Prime Minister Benjamin Netanyahu's office called the embassy's inauguration in Ramat Gan near Tel Aviv "a historic moment".
Netanyahu said in 2020 that he had discussed "the possibility of opening an embassy in Jerusalem" with a Chadian delegation.
That would have been a coup for the right-winger who has been pressing foreign governments to set up their embassies in the city since then-president Donald Trump moved the US embassy in 2018 in a controversial move that sparked outrage and anger among Palestinians.
It appears Chad opted to follow the vast majority of the international community and open its embassy in Tel Aviv instead. The move is still highly controversial given the consensus among most Arab and Muslim-majority to not normalise ties with Israel until an independent Palestinian state is established.
A number of Arab states though have established diplomatic ties with Israel, including the UAE, Morocco and Bahrain - drawing widespread anger from Palestinians as well as disapproval from the majority of the Arab public, according to opinion polls.

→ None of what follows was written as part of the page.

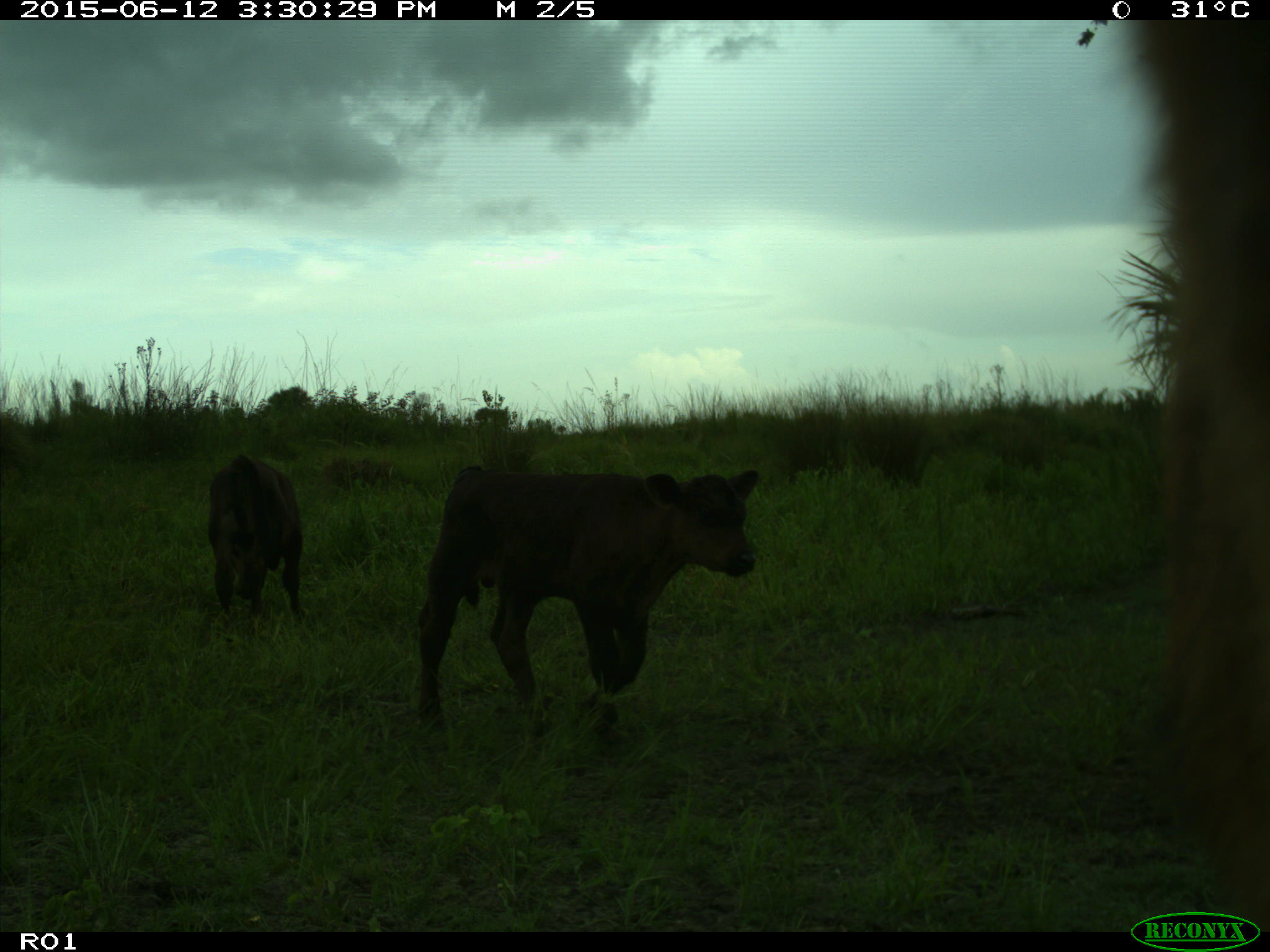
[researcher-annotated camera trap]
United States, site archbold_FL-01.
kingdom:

President Deby arrived in Israel on Tuesday for a 48-hour state visit, which included meeting with Netanyahu as well as the head of Israel's Mossad spy agency, David Barnea.
Deby also visited the holy Al-Aqsa Mosque under the protection of Israeli security forces, one day before the embassy's inauguration. The visit drew condemnation from Hamas, who labelled the move as a a "great provocation" and a symbol of "the denial of Palestinian people's rights and the feelings of the families of the martyrs and prisoners".
Hamas also slammed Deby’s decision to inaugurate Chad's embassy in Israel.
Following their meeting on Thursday, Netanyahu said: "We are strengthening our friendship and our common interests in pursuing peace, security and prosperity."
Israel recognised Chad when it declared independence from France in 1960 and by 1962 had opened an embassy in the capital N'djamena.
However, ties between Israel and Chad were severed in 1972 in the wake of the Arab-Israeli wars of 1967 and 1973, which led a number of African states to cut ties with Israel.
In recent years, Israel has highlighted areas of cooperation ranging from security to technology and agriculture to improve ties on the continent.
In a 2019 visit to Chad, Netanyahu and Deby announced a resumption of diplomatic relations. Meanwhile, an Israeli ambassador - the first in nearly 50 years - arrived in N'djamena in May last year.
One of the world's poorest countries, Chad is not an Arab League member state but belongs to the Organization of Islamic Cooperation (OIC).
The embassy's opening comes as Palestinians continue to be subjected to Israeli violence. At least 36 Palestinians have been killed so far this year, while Israel recently launched multiple airstrikes on the impoverished Gaza enclave, which it has besieged for over 15 years.